The draft report issued by President Obama's fiscal commission does not do enough to bring down the nation's debt and deficits, Sen.-elect Rand Paul said Friday.
Paul (R-Ky.) wants the changes proposed by the bipartisan commission to take effect sooner, rather than over the course of several decades.
Paul's comments stand in contrast to criticism of the report on the right, which has mainly criticized the proposed tax increases.
The Tea Party-backed Paul often ran as an iconoclast on the campaign trail, touting his libertarian sensibilities about fiscal issues. He strongly opposes tax increases and recommended steep spending cuts to reduce the size of government.
Aside from the timeline, Paul did not specify how the report should be improved. Paul appeared to ease his opposition to earmark spending this week, though he did not go as far as to say that he fully supports the spending items.
Former Clinton Chief of Staff Erskine Bowles and former Sen. Alan Simpson (R-Wyo.) proposed a $200 billion in cuts to domestic and defense spending as well as tax hikes as the basis of their plan to reduce the deficit to below 40 percent of GDP by 2035.
Other recommendations, like gradually raising the retirement age, would take full effect over the course of decades: The age would be raised to 69 by 2075.
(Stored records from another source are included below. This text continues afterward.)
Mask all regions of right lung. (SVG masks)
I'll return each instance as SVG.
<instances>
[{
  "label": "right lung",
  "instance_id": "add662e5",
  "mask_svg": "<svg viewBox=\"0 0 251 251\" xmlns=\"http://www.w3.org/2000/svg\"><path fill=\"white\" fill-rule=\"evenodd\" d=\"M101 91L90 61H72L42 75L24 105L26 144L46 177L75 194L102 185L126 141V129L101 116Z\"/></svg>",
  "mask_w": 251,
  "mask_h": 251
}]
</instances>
The report was the "chairmen's mark," meaning the contents have not been approved by the bipartisan 18-member panel. It is set to finalize a plan by early December.
Paul suggested that the commissioners ought to be bolder in developing a solution.
"The report only came out a day or two ago. I guess I am just a little more bold than those in Washington," he said. "Those in Washington think a 30-year plan to balance the budget is bold, and I think that’s still anemic."